[Listing on spatial positioning]

════

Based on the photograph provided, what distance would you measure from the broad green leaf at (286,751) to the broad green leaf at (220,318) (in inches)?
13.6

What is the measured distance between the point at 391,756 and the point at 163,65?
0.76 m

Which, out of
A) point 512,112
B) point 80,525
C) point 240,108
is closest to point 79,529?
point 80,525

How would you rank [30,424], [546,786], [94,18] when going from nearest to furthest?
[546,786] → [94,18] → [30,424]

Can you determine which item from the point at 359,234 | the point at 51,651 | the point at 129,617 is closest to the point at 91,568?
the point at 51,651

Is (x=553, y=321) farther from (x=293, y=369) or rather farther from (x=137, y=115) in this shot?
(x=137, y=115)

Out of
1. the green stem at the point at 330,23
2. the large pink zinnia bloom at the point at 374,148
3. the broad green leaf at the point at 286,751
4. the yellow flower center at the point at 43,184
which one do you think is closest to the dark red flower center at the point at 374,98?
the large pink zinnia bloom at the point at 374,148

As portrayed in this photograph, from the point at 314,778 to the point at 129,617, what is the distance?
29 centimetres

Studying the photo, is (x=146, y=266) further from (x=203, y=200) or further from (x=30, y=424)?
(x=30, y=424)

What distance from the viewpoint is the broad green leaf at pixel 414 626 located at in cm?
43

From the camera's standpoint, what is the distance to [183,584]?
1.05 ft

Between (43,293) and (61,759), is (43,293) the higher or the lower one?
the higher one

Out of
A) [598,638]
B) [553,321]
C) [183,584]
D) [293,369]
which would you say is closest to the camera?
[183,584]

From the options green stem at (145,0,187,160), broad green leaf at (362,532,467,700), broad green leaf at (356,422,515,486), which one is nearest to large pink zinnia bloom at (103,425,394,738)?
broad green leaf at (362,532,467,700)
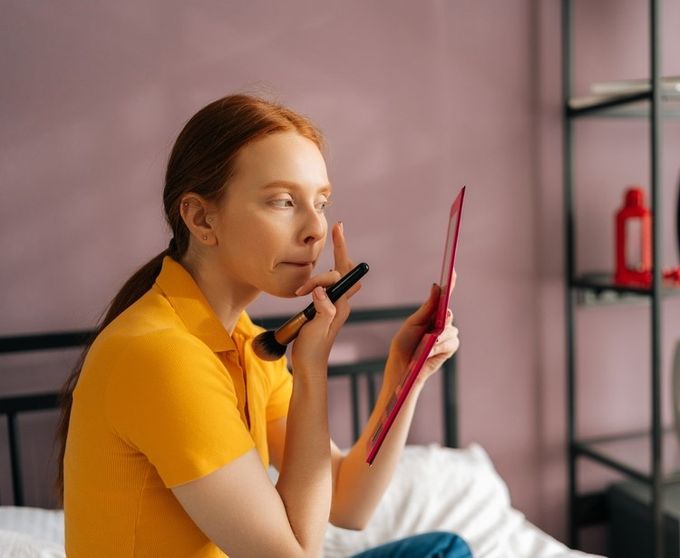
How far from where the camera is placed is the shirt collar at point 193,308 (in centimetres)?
78

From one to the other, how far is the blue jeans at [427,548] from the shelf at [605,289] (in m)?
0.85

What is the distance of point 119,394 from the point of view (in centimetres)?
69

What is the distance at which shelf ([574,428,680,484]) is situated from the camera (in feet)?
5.65

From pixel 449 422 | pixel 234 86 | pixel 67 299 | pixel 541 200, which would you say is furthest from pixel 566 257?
pixel 67 299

════

SHORT PROBLEM:
Starting at the line of the listing that contains "From the options" and continuing through the end of the listing, give those lines as a numbered list with blank lines skipped. Omit any pictures from your answer.

PROBLEM SOLUTION:
1. From the options green stem at (145,0,187,160), broad green leaf at (362,532,467,700), broad green leaf at (356,422,515,486), which one is nearest to large pink zinnia bloom at (103,425,394,738)?
2. broad green leaf at (362,532,467,700)
3. How far from where the camera is placed is the shirt collar at point 193,308 (in centimetres)?
4. 78
5. From one to the other, how far is the blue jeans at [427,548] from the shelf at [605,289] (in m)?
6. 0.85
7. What is the distance of point 119,394 from the point of view (in centimetres)?
8. 69
9. What is the distance at which shelf ([574,428,680,484]) is situated from the camera (in feet)?
10. 5.65
11. From pixel 449 422 | pixel 234 86 | pixel 67 299 | pixel 541 200, which would you say is furthest from pixel 566 257?
12. pixel 67 299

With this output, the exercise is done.